- **TASK REQUIREMENTS**
(a) In the pocket watch forum thread, list the means the first writer uses or suggests for getting the back lid off, leaving out taking it to a professional.
(b) According to the pocket watch forum thread, which brand should be selected in the website tool after entering the serial number?
(c) Output the passage of the pocket watch forum thread that starts at the words "Short of having" and ends after "ten millions/eight digits.".

- **EXTRACT**
+++++

I wasn’t aware of the previous exchanges you had with other members, which doesn’t serve as an excuse for my rant. I actually appreciate your response, agree with it, and am grateful for the reminder of how this forum should function.

That being said, I think you are well on your way to unraveling some mysteries about the watch. I can see by the alignment of the case back design that it is either 1) a snap-back friction-fit lid (that wasn’t lined up when it was snapped back on), or; 2) a screw-back lid (that wasn’t screwed down all the way).

If you try first to unscrew the lid (and it spins) then you know you’re on the right track. I try first with my bare palm (no rings on the fingers) and cup/press down on the lid (not a perfect suction cup, but just about as best a grip as you get without a tool). My favorite method is to use a ball case opener. Think “stress ball” but with a little stickier surface and enough flexibility to press into the lid and cover as much area as possible.

If it doesn’t spin, it’s either because it’s too tight or misthreaded UNLESS it’s a friction-fit snap-back lid. Best way to know is to look closely at the edge where the back lid contacts the case, and first look for an obvious lip or slight gap that would accept the edge of a case-opening blade. Only if it’s an obvious gap intended for a blade edge would I attempt it. It’s a fine line between success and slippage, so go at a slow pace. The shape of the blade helps too.

Short of having success, get it to a professional for help. Once open, take the best photo you can get so that future curiosity might be answered by the photos instead of “going back in.” Photos of the movement AND inside the case would be good. As noted by others, it’s the serial number of the movement you’ll need, likely in the ten millions/eight digits.

A useful but not perfect website tool to use is:



Input the entire eight-digit serial number, select “Waltham” and see what pops up.

Good luck, and again, apologies for my initial poorly directed post.
Thank you very much. I greatly appreciate the sincere apology and the willingness to take the time to write all of that out and be very helpful. I also appreciate the difference between shooting from the hip late at night with a tired mind as opposed to having a much more diplomatic view after a good nights rest. I have fallen victim to that very trap many times myself so no harm, no foul.

The pocketwatchdatabase looks like a great tool, thank you for pointing me towards it. You have offered several good tips, all of which I will try when I get to handle the watch, in the next few days I think.

Thanks again, I do really appreciate that we are both able to be amicable after all. I will come back and update here when I have more information to share.

+++++

- **STORED RECORDS**
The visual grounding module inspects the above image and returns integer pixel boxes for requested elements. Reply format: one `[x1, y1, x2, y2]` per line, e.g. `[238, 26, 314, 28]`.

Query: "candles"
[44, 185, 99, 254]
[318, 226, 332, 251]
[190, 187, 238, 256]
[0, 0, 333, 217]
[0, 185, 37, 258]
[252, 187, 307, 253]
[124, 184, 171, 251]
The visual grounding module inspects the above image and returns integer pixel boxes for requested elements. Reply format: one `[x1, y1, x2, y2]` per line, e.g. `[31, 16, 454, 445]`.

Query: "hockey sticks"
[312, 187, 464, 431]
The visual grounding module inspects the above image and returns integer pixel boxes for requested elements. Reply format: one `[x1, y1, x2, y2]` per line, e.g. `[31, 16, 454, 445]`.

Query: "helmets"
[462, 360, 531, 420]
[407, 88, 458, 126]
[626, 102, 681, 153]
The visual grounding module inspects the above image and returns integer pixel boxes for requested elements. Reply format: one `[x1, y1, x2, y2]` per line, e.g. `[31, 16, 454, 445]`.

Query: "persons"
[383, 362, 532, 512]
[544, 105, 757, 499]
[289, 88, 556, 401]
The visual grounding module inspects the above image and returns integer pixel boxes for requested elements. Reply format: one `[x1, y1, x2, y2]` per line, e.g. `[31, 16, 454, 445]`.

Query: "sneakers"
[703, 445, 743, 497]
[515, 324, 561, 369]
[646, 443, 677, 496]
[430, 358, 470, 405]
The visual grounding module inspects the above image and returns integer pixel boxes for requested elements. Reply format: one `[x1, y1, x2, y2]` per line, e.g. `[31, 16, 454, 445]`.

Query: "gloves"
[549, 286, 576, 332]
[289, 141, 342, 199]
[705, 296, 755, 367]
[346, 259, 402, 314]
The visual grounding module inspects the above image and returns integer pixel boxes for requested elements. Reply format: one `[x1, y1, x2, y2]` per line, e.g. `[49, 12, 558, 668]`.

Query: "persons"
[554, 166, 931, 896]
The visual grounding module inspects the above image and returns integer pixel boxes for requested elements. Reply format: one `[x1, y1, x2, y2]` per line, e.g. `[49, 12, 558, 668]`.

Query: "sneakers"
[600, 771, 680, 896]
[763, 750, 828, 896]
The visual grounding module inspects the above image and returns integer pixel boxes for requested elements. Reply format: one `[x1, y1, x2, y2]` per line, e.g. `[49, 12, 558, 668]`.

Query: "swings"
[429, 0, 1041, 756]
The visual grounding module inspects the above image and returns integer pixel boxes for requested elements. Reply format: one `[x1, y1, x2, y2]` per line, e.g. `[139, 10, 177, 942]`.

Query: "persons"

+++++

- **ANSWERS TO THE EXERCISES**
(a)
- Bare palm
- Ball case opener
- Case-opening blade

(b) Waltham

(c)
Short of having success, get it to a professional for help. Once open, take the best photo you can get so that future curiosity might be answered by the photos instead of “going back in.” Photos of the movement AND inside the case would be good. As noted by others, it’s the serial number of the movement you’ll need, likely in the ten millions/eight digits.